Martinez was continuing, “We ought to get a boat—”

“Boat? In that current? We’d end up rescuing you . Keep going as best you can.”

This seemed like a good response to the police chief test: try to save the victims but not at the expense of your men’s lives.

People’s lives. Two women volunteer firefighters were in the party.

Something else to keep an eye on.

Martinez said crisply, “Ten-four…Sorry, can’t help myself. I’ll check in later.”

“Okay.” Tolifson disconnected and stared at the turbulent waters, wondering who the family was, where they’d come from and where they’d been going.

Had the SUV floated? Was it stuck somewhere, in one of the many caves or a shaft of an old silver mine from the 1800s, most of whose entrances they had no way of sealing off? (And those that were sealed sometimes got unsealed—by idiotic teenagers who went exploring and weed-smoking and sex-having just for the thrill of it.)

He glanced down again at the town.

His town.

Yes, the family was important but he could hardly imagine what would happen if the rest of the levee went. If so, the crushing flood would be horrific.

“Han? Help here?”

He turned away from the breached highway and walked to a grassy area atop the northern hillside, the highest point in town. It was the municipal park; fifteen feet above the levee and therefore the perfect site for a disaster response command post. The voice belonged to petite and pert and somewhat-round Debi Starr, in a brown Public Safety uniform, under a translucent rain slicker. Her trooper hat was protected too—with a clear plastic covering that the men, only them, of course, called a rubber. She was muscling a tent into position, fighting against the ornery wind. Debi was the most recent addition to the police force, a teacher for the county laid off in recent cuts. She joked that she was a “patrol officer third grade” since that was the class she’d taught at the town’s elementary school. “Not a lot of difference between the kids and the motorists, except the youngsters were easier to catch and didn’t give you quite so much crapola.”

Not a real cop, but no matter—the city needed ticket revenue and she was good at the job.

Also, it was helpful to have a gofer. Coffee and packages and batteries…and putting up command post tents on high ground. Two were already open; he joined her to tug up the poles of the last tent, against a wind that kept turning the direction of the rain from vertical to horizontal. He grabbed and pulled, while she pounded stakes into the ground with solid, and accurate, thwacks of a steel mallet.

He and Debi then pulled two six-foot-long fiberboard banquet tables out of the back of her pickup, along with folding chairs. Her husband, Jim, managed Sierra Restaurant and Catering. They served damn good food, put together events at the last minute and did it for a song. “These were for Edna Zale’s baby shower.” She looked up. “Got the shower part, but no babies.”

Setting up the tables, kicking the legs into place and sending globs of mud flying, Tolifson said, “You bring the cute tablecloths? Moana? Nemo?” Thanks to the grandkids he was getting an education in what was culturally relevant.

“Ha.”

He eyed the tight switchback leading from the village in the valley up to the CP.

No sign of DRB.

A bit of relief.

He knew it wouldn’t last.

Debi now eyed a stake straining against the rope. The tent was like a sail. She picked up the mallet and thwacked some more.

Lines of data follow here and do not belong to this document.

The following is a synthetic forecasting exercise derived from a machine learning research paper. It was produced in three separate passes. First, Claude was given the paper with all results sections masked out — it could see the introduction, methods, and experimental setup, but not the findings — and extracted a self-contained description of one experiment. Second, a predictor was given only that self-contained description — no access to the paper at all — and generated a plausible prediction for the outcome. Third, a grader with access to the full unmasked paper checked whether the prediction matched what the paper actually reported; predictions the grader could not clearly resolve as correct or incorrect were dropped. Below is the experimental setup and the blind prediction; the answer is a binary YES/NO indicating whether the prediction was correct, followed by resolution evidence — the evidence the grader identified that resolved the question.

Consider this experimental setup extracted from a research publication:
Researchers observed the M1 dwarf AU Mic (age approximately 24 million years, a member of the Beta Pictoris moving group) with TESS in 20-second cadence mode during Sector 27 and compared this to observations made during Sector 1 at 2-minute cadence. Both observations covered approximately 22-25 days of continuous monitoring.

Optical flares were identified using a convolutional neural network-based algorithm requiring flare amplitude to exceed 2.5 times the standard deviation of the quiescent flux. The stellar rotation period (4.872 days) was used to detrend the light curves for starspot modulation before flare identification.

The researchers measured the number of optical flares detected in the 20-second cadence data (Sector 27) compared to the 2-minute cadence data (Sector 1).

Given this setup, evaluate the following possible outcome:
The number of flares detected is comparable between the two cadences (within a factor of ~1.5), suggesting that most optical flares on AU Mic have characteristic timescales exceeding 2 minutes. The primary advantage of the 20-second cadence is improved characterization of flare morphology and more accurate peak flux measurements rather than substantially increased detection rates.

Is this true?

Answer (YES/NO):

As she did, she glanced his way with a concerned look on her pretty, round face.

“Any word on the family in the SUV?”

“No. Tomas and the crew are about two miles south. Nothing.”

“That’s harsh—kids, Louis was saying.” She was the young mother of twins.

Another pickup appeared, slightly less spattered than the others. Marissa Fell washed her vehicle every other day. Polish was involved too. The paste kind, which few souls on earth now used. It was largely how she ran the administrative side of the police department, clean and orderly, everything in its place, if not spit shined.

Climbing out, the solid, curly-haired woman zipped up her blue quilted parka.

“I got ’em.” Her eyes danced Tolifson’s way, then took in the levee. “How’s it holding?”

“No idea.”

From the backseat of her Silverado, she collected wires and power strips, and Tolifson a gas-powered generator. Marissa had also brought paper towels. Tolifson started to wipe down the table. Debi took over. And when they were dry-like, she ran the cables to the generator and fired it up.

Marissa said, “Ruth’s manning nine-one-one. She’s just telling everybody who calls we’re on top of the situation.” Her troubled eyes were on the white torrent of the river’s surface and the cascade. “But seeing that? I’m not so sure…”

Tolifson nodded at the tents. “Might be safer up here.”

She snorted a laugh. “Have the landlines. Can’t run a police department via mobiles and Zoom.”

“Suppose not.”

“What a day. What a day. You holding up?”

Haven’t failed the test yet, he thought. “So far…”

They shared another glance, then Marissa climbed into the truck, made a three-point turn and headed down the hill.

Tolifson was startled by a woman’s voice from behind him, snapping, “Mayor. There are people taking selfies, right under the breach! You really need to get on top of this.”

His lips grew into a tight line.

DRB was back.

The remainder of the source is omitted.